Early the next morning mother and daughter butchered the dead caribou and stole away, carrying with them all the meat. The blind man missed their voices. He groped anxiously around the camp, discovered that they had deserted him, and flung himself on the ground in despair. There he lay for four days. Then he decided to wander on, feeling his way with a stick.
As he stumbled along, weeping, he cried aloud, “In my youth I had many medicines. Will they not help me now in my hour of need?”
Two loons, a male and a female, heard his cry and flew near. “I will help you,” said the female. “Put your arms round my neck and hold tight.”
He mounted on her back and clasped her neck. Both loons flew toward a neighbouring lake. “Dive under me”, called the male to the female.
They dived, and the female, passing under the male, rose to the surface again at the far end of the lake. “Can you see now?” she asked the man on her back.
“Just a little”, he answered.
They dived again, emerging at the opposite shore. “Now can you see?”
“Yes, I can see clearly now.
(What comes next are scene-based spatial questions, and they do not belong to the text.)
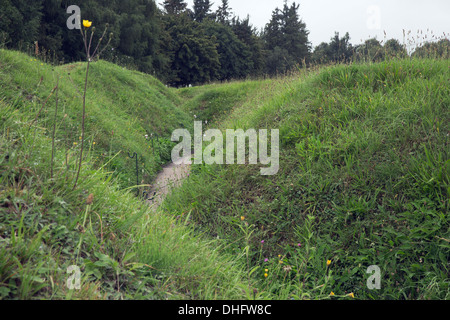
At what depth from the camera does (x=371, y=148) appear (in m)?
4.20

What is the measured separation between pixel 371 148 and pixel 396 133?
444 millimetres

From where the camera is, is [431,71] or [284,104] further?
[284,104]

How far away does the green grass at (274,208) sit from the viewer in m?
2.25

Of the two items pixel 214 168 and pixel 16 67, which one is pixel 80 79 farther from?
pixel 214 168

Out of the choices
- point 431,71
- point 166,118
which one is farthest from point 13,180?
point 166,118

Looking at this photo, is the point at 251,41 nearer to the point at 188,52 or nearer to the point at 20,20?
the point at 188,52

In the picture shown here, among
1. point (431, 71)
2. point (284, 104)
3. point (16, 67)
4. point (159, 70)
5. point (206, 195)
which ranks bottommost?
point (206, 195)

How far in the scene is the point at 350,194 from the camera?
154 inches

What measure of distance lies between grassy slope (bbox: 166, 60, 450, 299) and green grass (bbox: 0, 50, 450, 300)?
0.02m

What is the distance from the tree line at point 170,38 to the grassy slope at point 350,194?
7445 mm

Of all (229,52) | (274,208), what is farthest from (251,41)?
(274,208)

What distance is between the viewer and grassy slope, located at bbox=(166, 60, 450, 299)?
3.14 metres

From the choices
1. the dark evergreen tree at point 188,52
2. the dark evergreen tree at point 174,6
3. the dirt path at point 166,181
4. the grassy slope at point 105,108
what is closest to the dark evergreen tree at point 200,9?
the dark evergreen tree at point 174,6

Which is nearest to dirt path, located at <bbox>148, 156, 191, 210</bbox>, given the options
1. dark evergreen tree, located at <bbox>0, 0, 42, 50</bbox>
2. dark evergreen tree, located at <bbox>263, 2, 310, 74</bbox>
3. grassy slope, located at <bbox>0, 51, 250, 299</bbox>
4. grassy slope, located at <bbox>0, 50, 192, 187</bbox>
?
grassy slope, located at <bbox>0, 50, 192, 187</bbox>
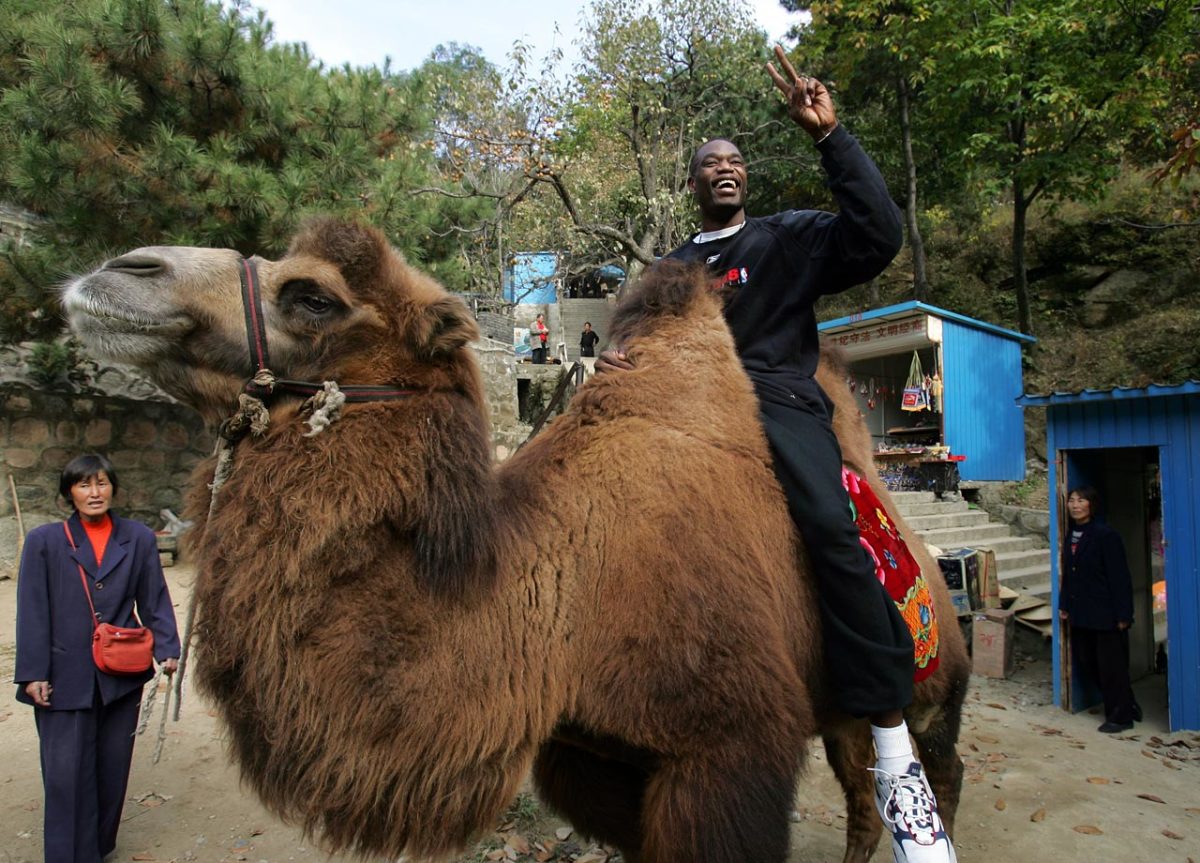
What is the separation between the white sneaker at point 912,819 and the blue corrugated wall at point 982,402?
13731 mm

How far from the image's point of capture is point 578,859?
14.4ft

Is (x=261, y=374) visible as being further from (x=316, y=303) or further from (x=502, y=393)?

Thank you for your help.”
The loons flew away, and he returned to his old camp. Finding it still deserted he followed the tracks of his wife and daughter to the new camp they had set up. The women were absent snaring groundhogs, but he satisfied his hunger from the meat that was hung up to dry and waited for them.
They entered the camp at sunset, masking their surprise under a cloak of silence. He too said nothing. The lived together as before, except that now he was able to hunt again.